■ WRITTEN TASK 1
In the records, rewrite the lines starting at the one containing "slide-level diagnosis = Babesia divergens" and ending at the one containing "stain = May-Grünwald-Giemsa", replacing "stain" with "staining method" and leaving everything else unchanged.

■ DOCUMENT SECTION
※ ※ ※

The article you recommended on the Read Now group is super; thanks for posting it!
Re: improving phonological memory
There is actually a mother of two L-K kids who tutors other L-K kids with PG. She has had a lot of success. I am not pushing PG as I have really switched to ABCdarian for decoding, but it teaches the sounds without “rules” like OG. So many kids just can’t grasp six types of syllables, etc. But you may want to talk with Becky on the ReadNow board because she knows the LK/autism spectrum kids very well. I know she would like to do some of the LMB training, though. I doubt I’d ever tackle pure LiPS. ABeCeDarian’s author has both LMB and PG background, so he sort of combined some components of both in his program. I have read that the research doesn’t really support the use of the “tip tapper” stuff. But I think the training gives the teacher some excellent background knowledge, so that’s my primary reason for wanting it.
Th boy student who made the good word attack gains is 8 (almost 9) and in third grade.
Janis
Re: improving phonological memory
I doubt if the research would support LiPS type articulatory feedback for the vast majority of kids. It is just too intensive. You spend a lot of time on it and that time could go into other types of intervention (be it OG or PG or Sound CD or…). BUT for those kids that do need it I doubt that there is anythinng that would work the same way. IF the kid is NOT hearing the sounds in the first place, then you can call them sound pix or give them keywords til you are blue in the face and it won’t work. I don’t think there are too many of those kids but if you DO run into them it is sort of magic (combined with all manner of hard work etc.). But it is pretty heady stuff.
Hey I should know, doiing it without a net (training) as I am. Not that I recommend that sort of thing. Just trying to get the manual has prolly taken me hundreds of hours (give or take :-)). I am no doubt not doing it right. But it is working for a very severe kid. He is now reading and spelling— ok it’s CVC words but he is doing it. So I must be doing some part right.
I think a bit of the tip tapper stuff can go a long way if a kid does not hear an individual sound or two. I think the training would be valuable for the teaching the response to the response sort of error correction. This is darn hard to do and very unteacherish unlesss you are Socrates. They sure don’t teach it in teacher ed. (along with a lot of other things, like how to teach reading, but I digress…).
—des
Re: improving phonological memory
Hi, des,
No doubt, LMB programs are hard to learn for the teacher! And I agree, there are some severe APD-type kids who might not learn with anything else. It sounds like you’re doing a great job with your student!
Janis
Re: improving phonological memory
[quote=”Janis”]Hi, des,
No doubt, LMB programs are hard to learn for the teacher!
I think they put pressure on a teacher to really really pay attention not just to a wrong answer but how the answer is wrong and then try re-present it. I have frankly been confused so many times by a response with many errors that we just start over.
>And I agree, there are some severe APD-type kids who might not learn with anything else.
I admit that this might not be a terribly large group!
But heady it is. I think of it as trying to teach the basics of linguistics 101 to children and not correct them like a regular teacher in the process. If you can pull all that off.
> It sounds like you’re doing a great job with your student!
He is learning and that at this point is the whole point. The strongest area of Lips is no doubt the consonant brothers and vowel circle. It kind of leaves you on your own when they get to reading and spelling. I plan to introduce bits of Barton at the lower levels to get some sentence, word reading, that type of thing. I may need to drop back by for “expentencies” and “multisyllables” but we’re not their yet.

※ ※ ※

■ DATA TO USE
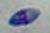

Summary:
  - Modality: photomicrograph
  - Magnification: 1000x
  - Identification: Toxoplasma gondii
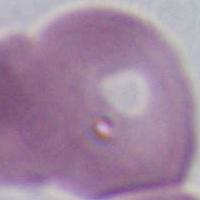

{
  "magnification": "1000x",
  "identification": "erythrocyte",
  "modality": "photomicrograph"
}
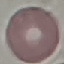
result = negative for malaria parasites
capture = smartphone through the microscope eyepiece
image type = cell patch, automatically extracted from a larger field of view and resized to 64 × 64 pixels
stain = Giemsa
preparation = thin blood film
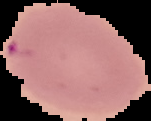
{
  "result": "Plasmodium parasites identified",
  "image_size": "151×121 pixels",
  "preparation": "thin blood film",
  "image_type": "segmented cell region on a black background"
}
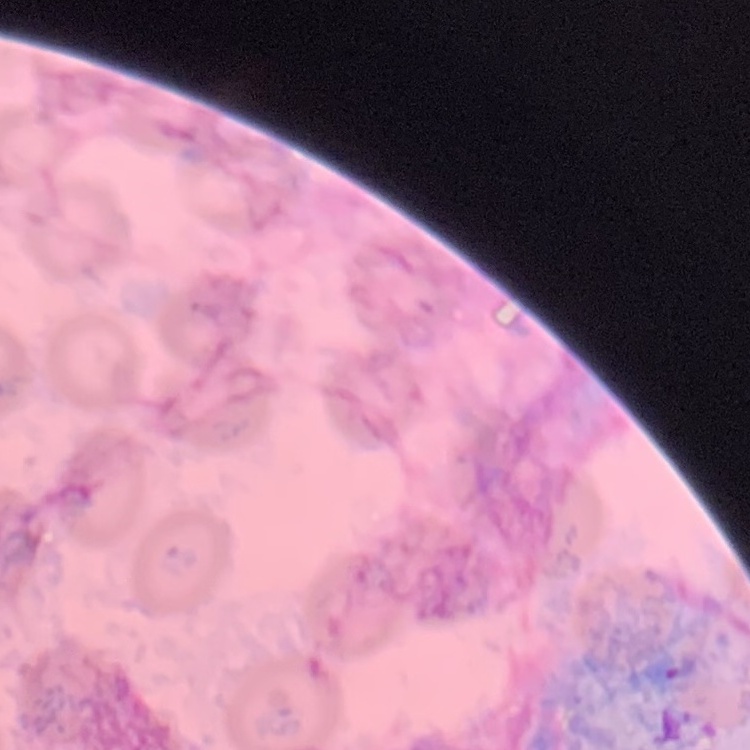
erythrocyte morphology = no rouleaux formation
stain = Field's or Giemsa
image type = square crop of a larger photomicrograph
preparation = thin blood smear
Classify this cell by malaria status.
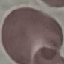

It is uninfected.

Summary:
  - Image type: cell patch, automatically extracted from a larger field of view and resized to 64 × 64 pixels
  - Preparation: thin smear
  - Capture: smartphone camera at the microscope eyepiece
  - Stain: Giemsa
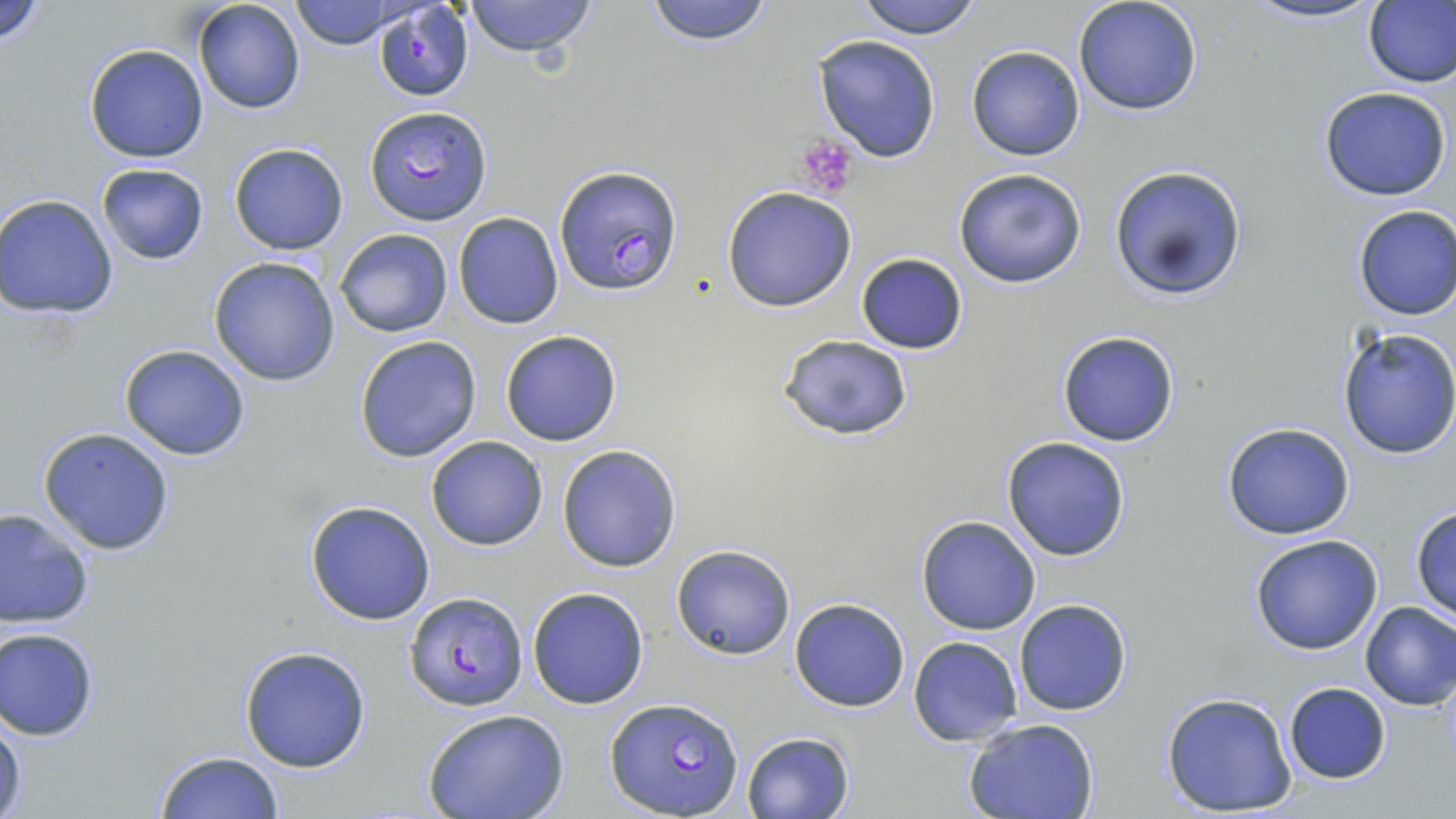
Summary:
  - Coordinate format: approximate bounding boxes as named x1/y1/x2/y2 corners in pixels
  - Uninfected red blood cell locations: (x1=0, y1=0, x2=49, y2=48), (x1=192, y1=0, x2=306, y2=114), (x1=289, y1=0, x2=408, y2=49), (x1=462, y1=0, x2=598, y2=58), (x1=643, y1=0, x2=776, y2=46), (x1=855, y1=0, x2=983, y2=40), (x1=1073, y1=0, x2=1204, y2=117), (x1=1238, y1=0, x2=1387, y2=25), (x1=1363, y1=1, x2=1456, y2=88), (x1=813, y1=35, x2=943, y2=163), (x1=84, y1=44, x2=208, y2=163), (x1=966, y1=46, x2=1086, y2=161), (x1=1318, y1=86, x2=1453, y2=202), (x1=228, y1=142, x2=350, y2=255), (x1=96, y1=163, x2=210, y2=266), (x1=1108, y1=164, x2=1248, y2=301), (x1=952, y1=167, x2=1088, y2=288), (x1=720, y1=187, x2=857, y2=312), (x1=1, y1=194, x2=120, y2=318), (x1=1351, y1=205, x2=1456, y2=321), (x1=453, y1=212, x2=563, y2=329), (x1=335, y1=228, x2=454, y2=338), (x1=856, y1=253, x2=969, y2=355), (x1=208, y1=256, x2=341, y2=387), (x1=1336, y1=327, x2=1456, y2=460), (x1=499, y1=329, x2=623, y2=446), (x1=1056, y1=330, x2=1181, y2=447), (x1=354, y1=335, x2=483, y2=463), (x1=777, y1=335, x2=916, y2=439), (x1=119, y1=345, x2=252, y2=461), (x1=1220, y1=422, x2=1356, y2=540), (x1=39, y1=426, x2=176, y2=556), (x1=426, y1=435, x2=548, y2=550), (x1=1001, y1=437, x2=1131, y2=560), (x1=557, y1=444, x2=682, y2=573), (x1=304, y1=498, x2=437, y2=626), (x1=0, y1=506, x2=95, y2=630), (x1=1411, y1=507, x2=1456, y2=618), (x1=915, y1=515, x2=1041, y2=635), (x1=1249, y1=533, x2=1384, y2=655), (x1=671, y1=543, x2=797, y2=660), (x1=527, y1=586, x2=649, y2=709), (x1=788, y1=599, x2=909, y2=712), (x1=1013, y1=600, x2=1133, y2=716), (x1=1359, y1=601, x2=1456, y2=711), (x1=0, y1=627, x2=101, y2=740), (x1=909, y1=636, x2=1025, y2=746), (x1=239, y1=644, x2=372, y2=773), (x1=1282, y1=681, x2=1392, y2=784), (x1=1160, y1=690, x2=1297, y2=816), (x1=0, y1=709, x2=27, y2=817), (x1=424, y1=711, x2=568, y2=819), (x1=963, y1=718, x2=1101, y2=819), (x1=742, y1=731, x2=854, y2=819), (x1=154, y1=750, x2=285, y2=819)
  - Plasmodium falciparum-infected red blood cell locations: (x1=372, y1=3, x2=473, y2=102), (x1=364, y1=107, x2=494, y2=227), (x1=554, y1=165, x2=684, y2=296), (x1=405, y1=592, x2=526, y2=712), (x1=604, y1=697, x2=743, y2=819)
  - Platelet locations: (x1=794, y1=134, x2=864, y2=199)
  - Slide-level diagnosis: Plasmodium falciparum
  - Magnification: 1000x
  - Stain: May-Grünwald-Giemsa
  - Image size: 1456×819 pixels
  - Field of view: single
  - Preparation: thin blood film
  - Modality: light microscopy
Assess this cell for malaria.
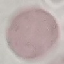
Uninfected.

Summary:
  - Image type: automatically extracted cell patch, resized to 64 × 64 pixels
  - Stain: Giemsa
  - Capture: smartphone through the microscope eyepiece
  - Preparation: thin blood smear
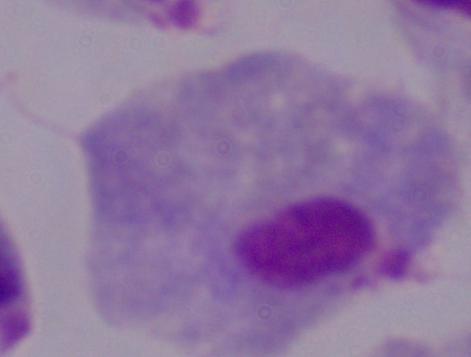
A trichomonad is shown. Photomicrograph. 1000x magnification.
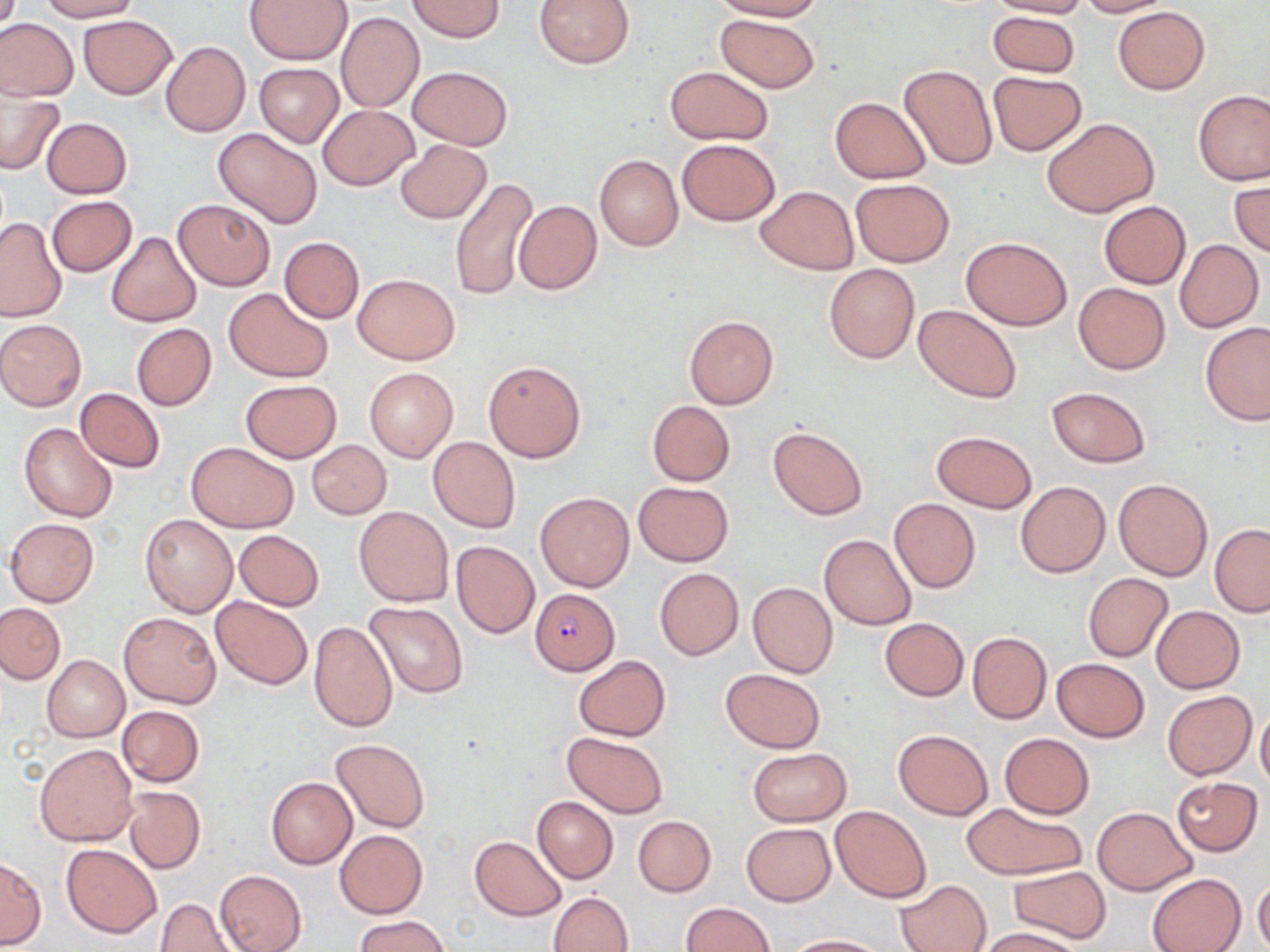
slide_level_diagnosis: Plasmodium falciparum
modality: optical microscopy
preparation: thin blood film
image_size: 1270×952 pixels
field_of_view: single
magnification: 1000x
stain: May-Grünwald-Giemsa
uninfected_red_blood_cell_locations: 'approximate bounding boxes as [x1, y1, x2, y2] in pixels: [37, 0, 141, 22], [244, 0, 352, 65], [407, 0, 506, 41], [534, 0, 636, 69], [711, 0, 825, 21], [988, 0, 1089, 18], [1074, 0, 1171, 17], [1113, 6, 1209, 94], [336, 10, 424, 113], [988, 11, 1081, 80], [714, 13, 821, 92], [78, 15, 178, 99], [0, 19, 78, 100], [160, 41, 251, 138], [254, 64, 343, 148], [898, 64, 996, 170], [407, 65, 512, 150], [664, 66, 775, 146], [988, 70, 1086, 155], [0, 89, 64, 175], [1192, 89, 1270, 185], [830, 97, 930, 182], [317, 104, 419, 190], [41, 117, 132, 198], [1043, 117, 1159, 217], [213, 128, 321, 228], [394, 139, 491, 223], [676, 139, 780, 226], [594, 154, 683, 250], [449, 176, 538, 301], [1229, 178, 1269, 258], [850, 179, 954, 265], [756, 185, 857, 275], [47, 196, 137, 276], [173, 197, 275, 290], [514, 199, 602, 294], [1099, 201, 1191, 288], [0, 217, 67, 322], [105, 231, 201, 328], [278, 236, 364, 323], [961, 237, 1072, 331], [1174, 240, 1264, 331], [824, 264, 919, 362], [353, 274, 460, 365], [1072, 281, 1170, 374], [224, 289, 334, 384], [914, 305, 1019, 403], [684, 315, 779, 408], [0, 319, 87, 411], [1199, 322, 1269, 426], [131, 323, 217, 410], [483, 361, 586, 462], [364, 367, 458, 463], [240, 379, 342, 462], [1047, 386, 1151, 468], [75, 388, 165, 473], [646, 400, 735, 485], [18, 421, 118, 523], [768, 427, 868, 520], [931, 431, 1038, 512], [428, 436, 520, 533], [307, 440, 391, 519], [187, 442, 299, 533], [1113, 478, 1213, 579], [1015, 480, 1111, 577], [634, 482, 733, 566], [537, 492, 634, 591], [889, 498, 980, 593], [353, 506, 452, 607], [139, 514, 238, 618], [4, 517, 99, 606], [1210, 523, 1270, 616], [233, 529, 325, 610], [819, 534, 916, 629], [451, 540, 539, 638], [654, 567, 743, 659], [1083, 573, 1173, 661], [747, 582, 838, 678], [211, 595, 313, 690], [364, 601, 467, 699], [0, 602, 65, 684], [1150, 605, 1245, 693], [118, 612, 220, 708], [880, 618, 968, 701], [308, 621, 398, 733], [966, 631, 1052, 724], [42, 656, 129, 743], [573, 656, 671, 740], [1052, 659, 1148, 741], [720, 668, 826, 751], [1163, 689, 1256, 780], [118, 705, 203, 787], [1256, 706, 1270, 790], [893, 728, 994, 819], [562, 731, 668, 818], [1000, 733, 1093, 817], [331, 739, 429, 832], [36, 743, 139, 848], [746, 747, 852, 826], [266, 776, 357, 869], [1172, 777, 1263, 856], [123, 786, 205, 873], [533, 796, 618, 883], [960, 802, 1085, 880], [831, 806, 931, 902], [1092, 806, 1197, 896], [632, 815, 716, 896], [741, 822, 836, 905], [335, 831, 427, 917], [469, 835, 566, 920], [62, 844, 162, 935], [0, 858, 46, 947], [1010, 865, 1111, 945], [215, 869, 306, 952], [1147, 873, 1246, 952], [1253, 876, 1270, 950], [350, 877, 438, 952], [896, 879, 992, 952], [549, 891, 633, 952], [155, 897, 239, 951], [679, 902, 774, 952], [355, 914, 451, 952], [975, 928, 1081, 952], [782, 935, 885, 952]'
plasmodium_falciparum_infected_red_blood_cell_locations: 'approximate bounding boxes as [x1, y1, x2, y2] in pixels: [529, 588, 620, 675]'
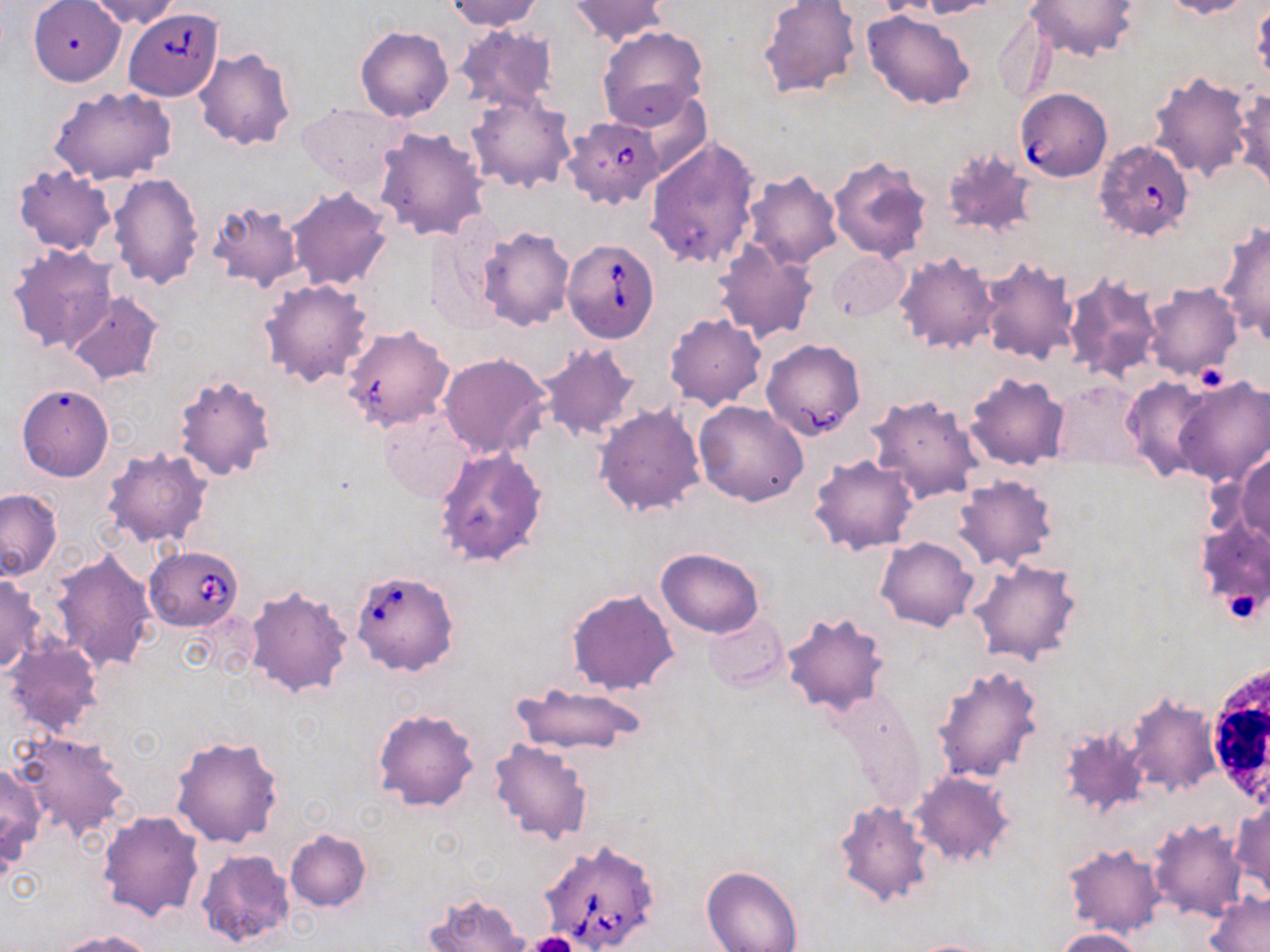
slide-level diagnosis = Babesia divergens
stain = May-Grünwald-Giemsa
uninfected red blood cell locations = approximate bounding boxes as (x1, y1, x2, y2) in pixels: (82, 0, 186, 27), (445, 0, 544, 31), (568, 0, 670, 46), (757, 0, 862, 100), (916, 0, 1001, 18), (1025, 0, 1139, 61), (1158, 0, 1255, 18), (1250, 1, 1269, 85), (28, 3, 126, 86), (862, 9, 975, 110), (993, 10, 1054, 105), (452, 24, 560, 119), (355, 26, 453, 122), (597, 26, 709, 129), (192, 48, 296, 151), (1147, 71, 1253, 180), (614, 84, 716, 181), (49, 86, 177, 185), (1232, 88, 1270, 196), (465, 91, 576, 194), (296, 102, 410, 198), (374, 127, 492, 241), (644, 136, 760, 272), (940, 147, 1038, 241), (828, 153, 935, 261), (13, 164, 118, 257), (741, 170, 842, 271), (109, 171, 203, 290), (287, 187, 393, 292), (206, 201, 305, 295), (1216, 221, 1270, 345), (425, 222, 506, 330), (477, 227, 575, 331), (713, 239, 819, 344), (7, 244, 118, 353), (828, 250, 909, 322), (894, 251, 999, 355), (976, 256, 1079, 364), (1062, 273, 1162, 383), (259, 278, 374, 388), (1144, 283, 1243, 382), (65, 290, 164, 385), (664, 312, 766, 411), (340, 324, 455, 432), (761, 338, 865, 440), (536, 341, 640, 442), (439, 353, 552, 459), (965, 372, 1069, 469), (174, 373, 277, 482), (1172, 374, 1270, 486), (1122, 376, 1214, 481), (1051, 381, 1144, 468), (16, 384, 114, 481), (867, 393, 985, 505), (694, 402, 809, 506), (593, 403, 706, 518), (379, 411, 477, 504), (434, 445, 549, 567), (101, 446, 212, 549), (1234, 451, 1270, 546), (809, 453, 918, 554), (953, 475, 1057, 572), (0, 488, 63, 580), (1193, 516, 1270, 623), (877, 536, 978, 631), (656, 547, 763, 637), (50, 548, 159, 674), (970, 558, 1082, 666), (0, 573, 45, 674), (243, 585, 354, 699), (567, 587, 680, 696), (781, 612, 889, 715), (705, 613, 788, 691), (2, 639, 104, 738), (932, 663, 1045, 783), (510, 681, 647, 758), (1122, 692, 1220, 796), (373, 708, 478, 811), (1058, 725, 1148, 818), (10, 729, 132, 841), (170, 734, 284, 847), (489, 739, 592, 845), (0, 762, 48, 865), (908, 770, 1013, 867), (1232, 800, 1269, 897), (835, 801, 932, 907), (98, 810, 204, 921), (1148, 816, 1248, 921), (285, 828, 372, 913), (1063, 842, 1166, 939), (196, 848, 297, 950), (702, 865, 805, 952), (424, 892, 532, 952), (1205, 892, 1270, 952), (1056, 928, 1142, 952), (55, 930, 155, 952), (906, 939, 1000, 952)
platelet locations = approximate bounding boxes as (x1, y1, x2, y2) in pixels: (1197, 360, 1226, 394), (1223, 585, 1265, 625), (524, 932, 580, 952)
magnification = 1000x
image size = 1270×952 pixels
preparation = thin blood smear
modality = light microscopy
field of view = single
white blood cell locations = approximate bounding boxes as (x1, y1, x2, y2) in pixels: (1211, 663, 1270, 813)
Babesia divergens-infected red blood cell locations = approximate bounding boxes as (x1, y1, x2, y2) in pixels: (127, 12, 224, 104), (1012, 88, 1110, 184), (563, 117, 664, 210), (1094, 139, 1194, 241), (562, 239, 660, 342), (144, 545, 245, 630), (349, 570, 459, 677), (536, 839, 660, 952)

※ ※ ※

■ WRITTEN TASK 2
Name every reading instruction program or approach that the forum discussion on phonological memory mentions by name or abbreviation.

■ COMPLETE RESPONSE 1
slide-level diagnosis = Babesia divergens
staining method = May-Grünwald-Giemsa

■ COMPLETE RESPONSE 2
- PG
- ABCdarian (also written ABeCeDarian)
- OG
- LMB
- LiPS (also written Lips)
- Sound CD
- Barton